An ideal and realistic solution would be one, that would in no case remove the doctors from the equation. On the contrary, a third set of eyes should be established in order to assist doctors in confirming their diagnosis. This same set of eyes could also be used by women at home, interested in hearing at a first opinion without physically going to a doctor. Remember, prevention is the optimal and best way to solve any problem.

Having the aforementioned thought process in mind, in this paper, I will be attempting to build and compare different models that will successfully detect if a person has breast cancer.

Methods Presented (Read this!)

In this article, I will be pursuing two different ways in order to breast cancer.

The first method will require the patient to input certain data by hand and it will tell the patient whether he/she has a malignant tumor.
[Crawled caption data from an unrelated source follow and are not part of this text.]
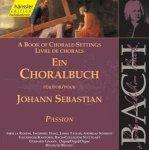 Johann Sebastian Bach - Ein Choralbuch / Passion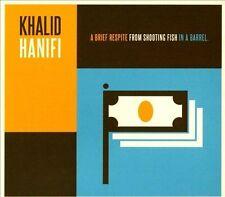 Hanifi, Khalid : Brief Respite From Shooting Fish in a Ba CD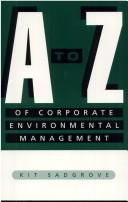Cover of: A-Z of corporate environmental management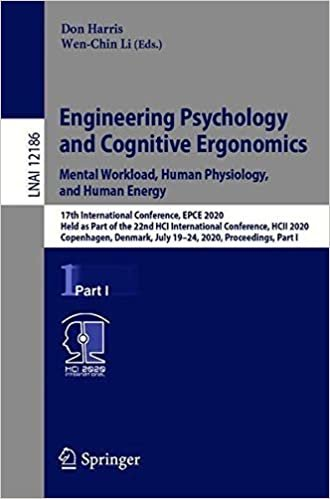 Engineering Psychology and Cognitive Ergonomics. Mental Workload, Human Physiology, and Human Energy: 17th International Conference, EPCE 2020, Held ... Part I (Lecture Notes in Computer Science)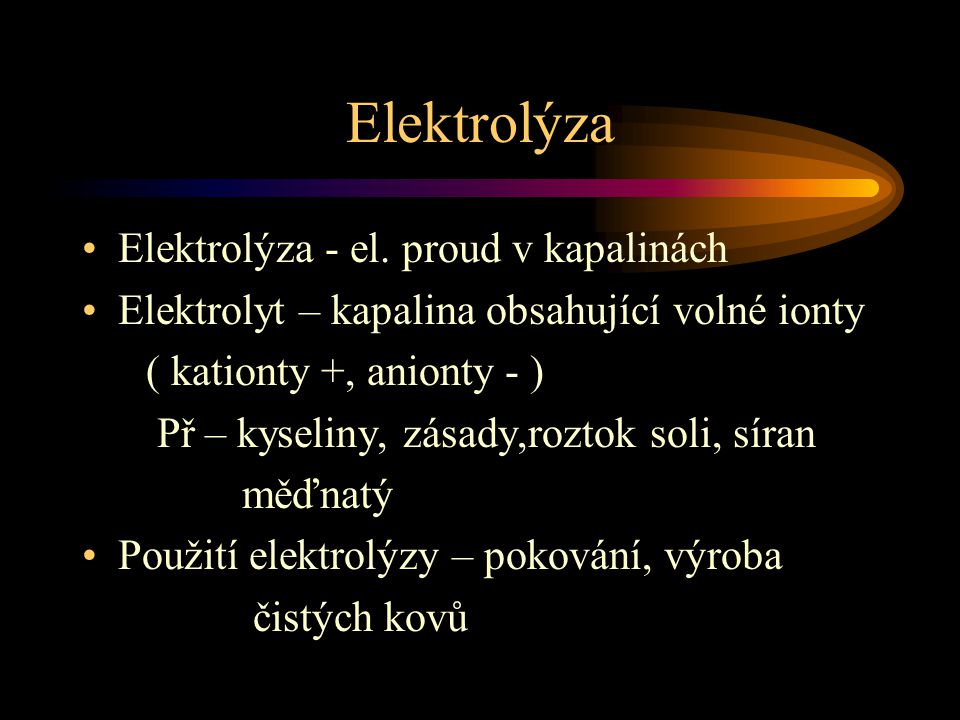 Elektrolýza Elektrolýza - el. proud v kapalinách Elektrolyt – kapalina obsahující volné ionty ( kationty +, anionty - ) Př – kyseliny, zásady,roztok s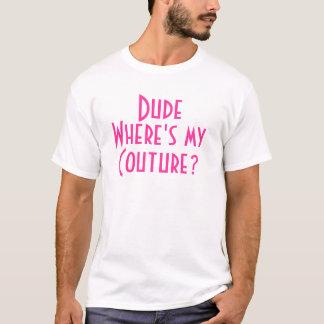 Dude var är min Couture T-shirts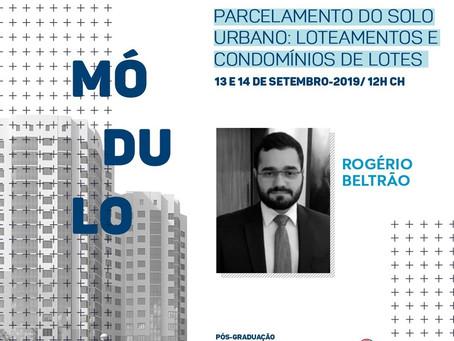 MÓDULO - PARCELAMENTO DO SOLO URBANO: LOTEAMENTOS E CONDOMÍNIOS DE LOTES.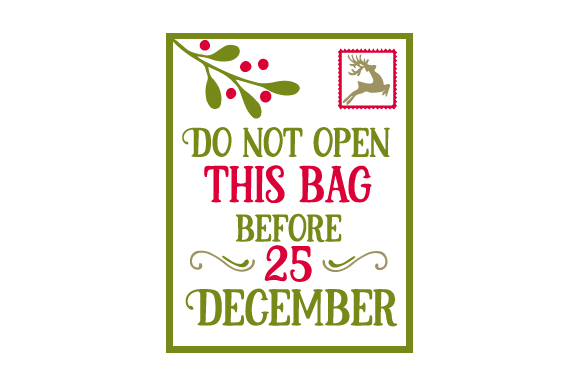 Download Free Do Not Open This Bag Before 25 December Santa Bag Design Svg for Cricut Explore, Silhouette and other cutting machines.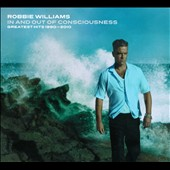 Robbie Williams: In and Out of Consciousness: Greatest Hits 1990-2010 [Digipak]
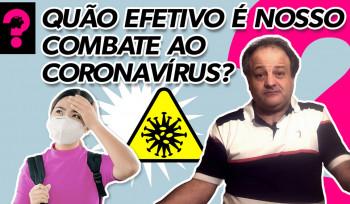 Quão efetivo é nosso combate ao coronavírus? | Economia está em tudo! # 98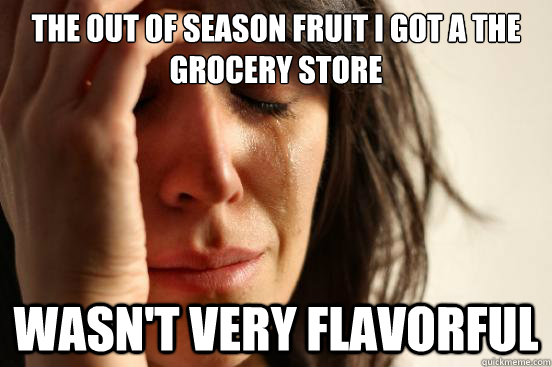The out of season fruit I got a the grocery store wasn't very flavorful - The out of season fruit I got a the grocery store wasn't very flavorful  First World Problems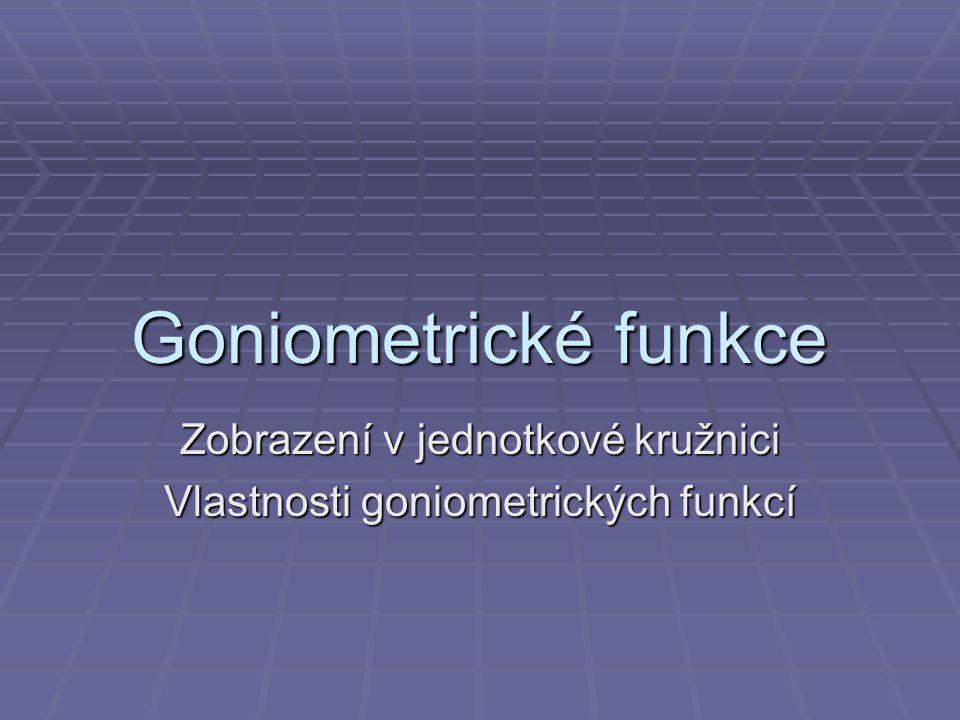 Goniometrické funkce Zobrazení v jednotkové kružnici Vlastnosti goniometrických funkcí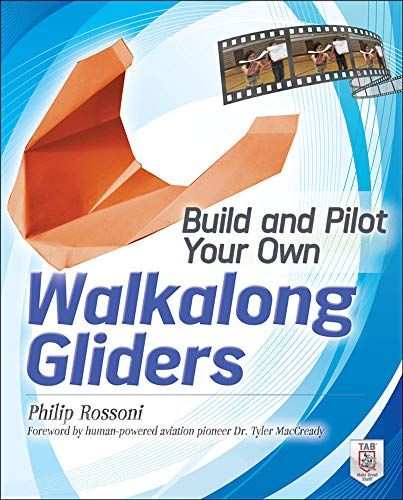 9780071790550: Build and Pilot Your Own Walkalong Gliders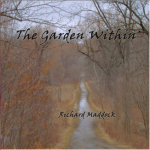 The Garden Within by Richard Maddock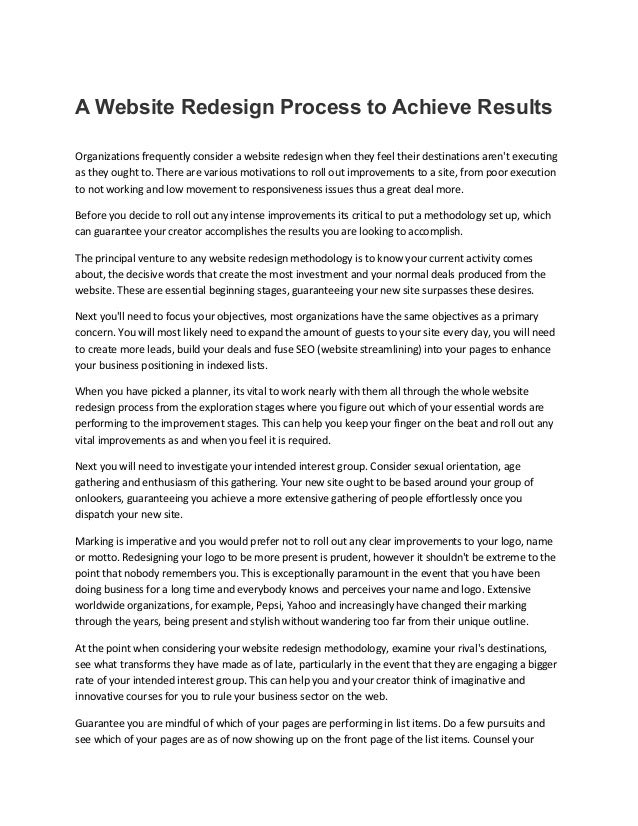 A Website Redesign Process to Achieve Results Organizations frequently consider a website redesign when they feel their de...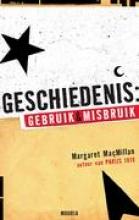 Margaret MacMillan , Geschiedenis: gebruik en misbruik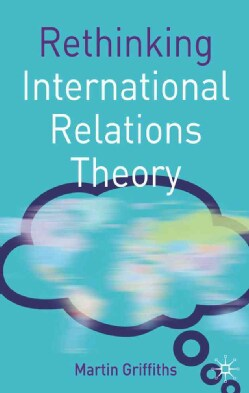Rethinking International Relations Theory (Hardcover)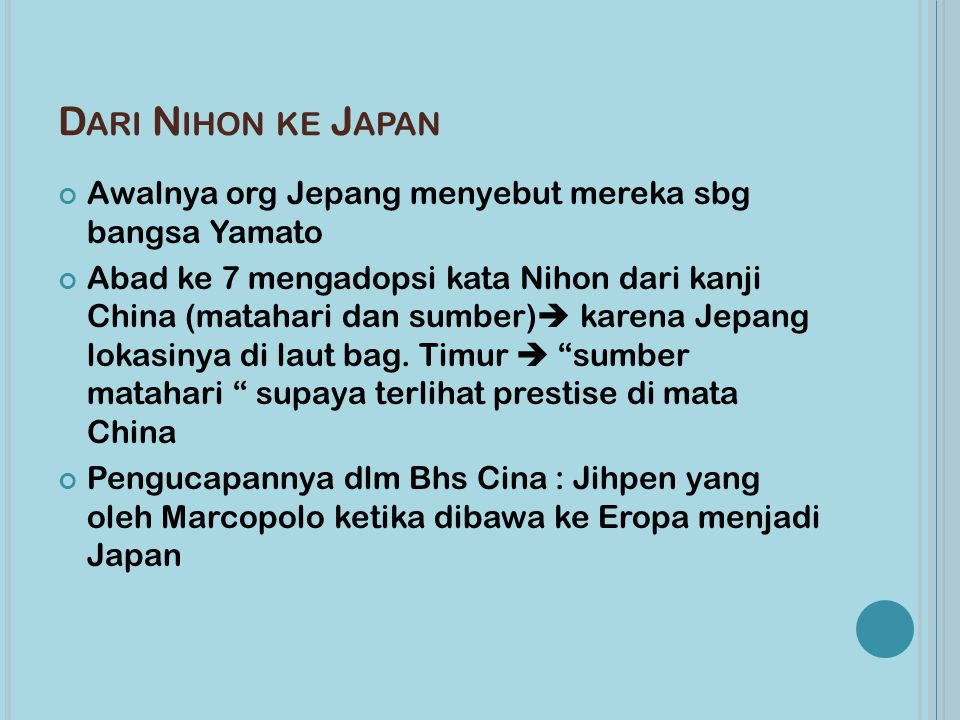 Dari Nihon ke Japan Awalnya org Jepang menyebut mereka sbg bangsa Yamato.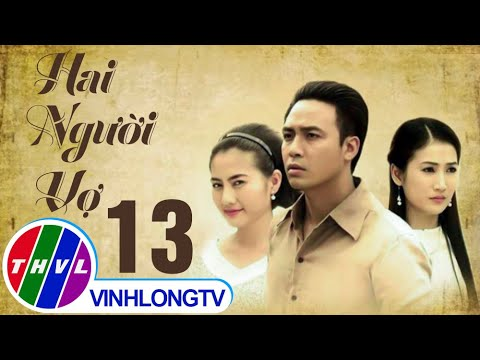 THVL | Hai người vợ – Tập 13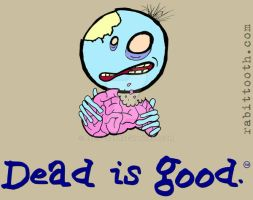 Dead is good Zombie tee shirt design by Rabittooth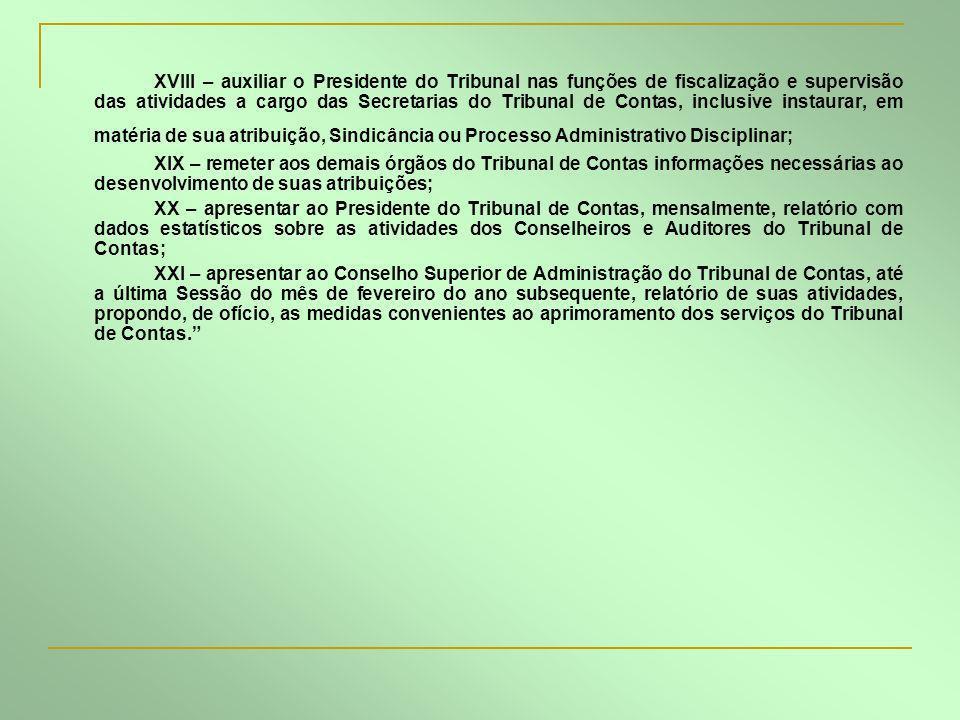XVIII – auxiliar o Presidente do Tribunal nas funções de fiscalização e supervisão das atividades a cargo das Secretarias do Tribunal de Contas, inclu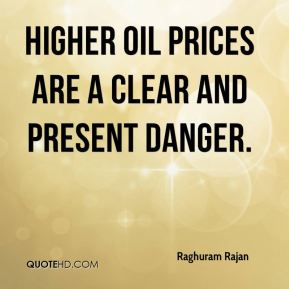 Raghuram Rajan  - Higher oil prices are a clear and present danger.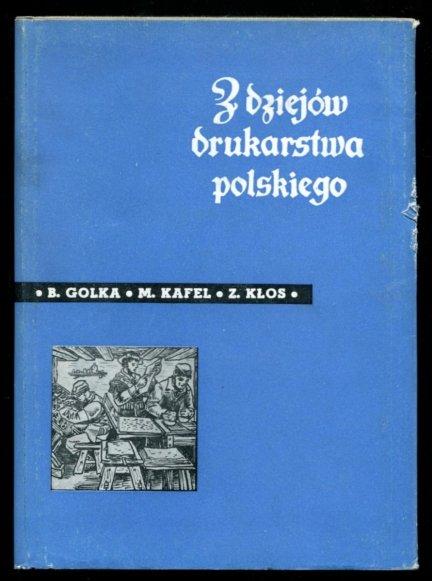 Golka Bartłomiej, Kafel Mieczysław, Kłos Zbigniew - Z dziejów drukarstwa polskiego.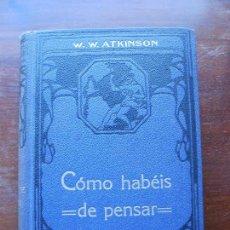 Libros antiguos: COMO HABEIS DE PENSAR W.W. ATKINSON FELIU Y SUSANNA EDITORES BARCELONA. Lote 115167935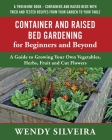 Container and Raised Bed Gardening for Beginners and Beyond Cover Image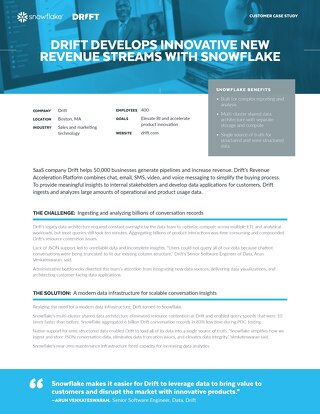 Drift Develops Innovative New Revenue Streams with Snowflake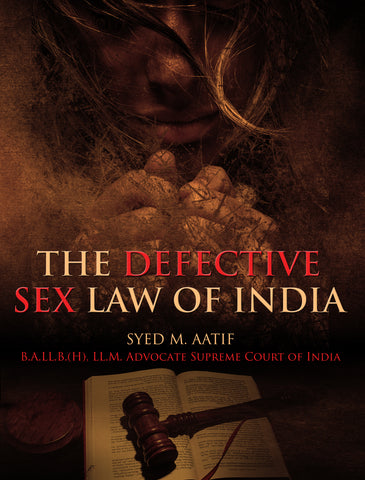 The Defective Sex Law Of India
The second method, on the other hand, will only require an image from the patient, from which it will detect whether he/she has cancer and it will also show in which part of the tissue.

*The dataset used in the second method includes samples of Invasive Ductal Carcinoma (IDC). IDC is the most prevalent form of breast cancer (+ 80% of the cases). For more information click here.

Key Terms

It is crucial, in order to proceed, to become acquainted with certain key-terms that will be used throughout this article.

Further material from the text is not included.